Promoting Russia’s “powerful sovereign potential”

To date, Russia’s high-tech industry has struggled to produce adequate substitutions of foreign technologies. Ironically, on the same day that Sputnik V was publicly released, Russian media reported that the state-affiliated telecom giant Rostelecom quietly discontinued its search engine also named Sputnik. The search engine launched in May 2014 as one of the earliest initiatives under the banner of technological sovereignty, but six years and over 30 million US dollars later it didn’t reach even a percent of the market.

While at the material level fulfilling Russia’s vision of homegrown technological might is proving arduous, Russian authorities have efficaciously promoted technological sovereignty as the country’s global brand. For example, at the plenary session of the Saint Petersburg International Economic Forum in 2019, which included China’s President Xi and the UN Secretary-General Gutteres, Putin proposed that “Russia has capable research potential, and a good starting point for designing the most advanced technological solutions.” These innovations, the Russian president argued, would provide the opportunity “for the state to build its powerful sovereign potential” and for Russian companies “to enter a new technological era.”

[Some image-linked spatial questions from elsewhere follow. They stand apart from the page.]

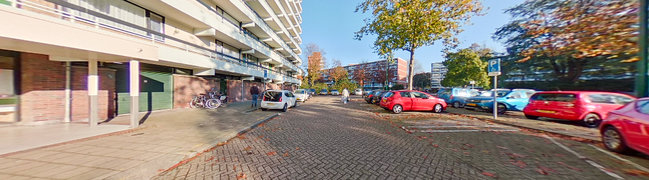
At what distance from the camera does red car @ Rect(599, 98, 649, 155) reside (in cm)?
324

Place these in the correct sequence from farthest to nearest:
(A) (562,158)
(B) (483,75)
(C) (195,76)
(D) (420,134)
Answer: (B) (483,75) < (C) (195,76) < (D) (420,134) < (A) (562,158)

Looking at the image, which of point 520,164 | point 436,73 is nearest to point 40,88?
point 520,164

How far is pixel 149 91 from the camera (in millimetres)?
9031

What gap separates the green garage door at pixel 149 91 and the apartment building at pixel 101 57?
4 cm

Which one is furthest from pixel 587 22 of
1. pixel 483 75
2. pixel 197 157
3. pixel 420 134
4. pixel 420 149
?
pixel 483 75

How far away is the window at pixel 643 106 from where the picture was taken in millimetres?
3382

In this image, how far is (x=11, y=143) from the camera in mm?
3955

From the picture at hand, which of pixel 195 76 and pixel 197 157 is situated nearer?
pixel 197 157

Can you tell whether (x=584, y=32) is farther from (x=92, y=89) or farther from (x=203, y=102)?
(x=203, y=102)

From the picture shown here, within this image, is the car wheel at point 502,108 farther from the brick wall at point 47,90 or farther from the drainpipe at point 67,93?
the drainpipe at point 67,93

It is common for regimes of all ideological persuasions to employ scientific and technological achievements for nation-building and international self-promotion. Russia’s incessant allusions to Sputnik, however, lay bare the fact that in the past sixty years the country hasn’t produced an equally recognizable technological innovation. The onus is on the Russian leadership, then, to prove that there is substance behind Sputnik V’s flamboyant presentation.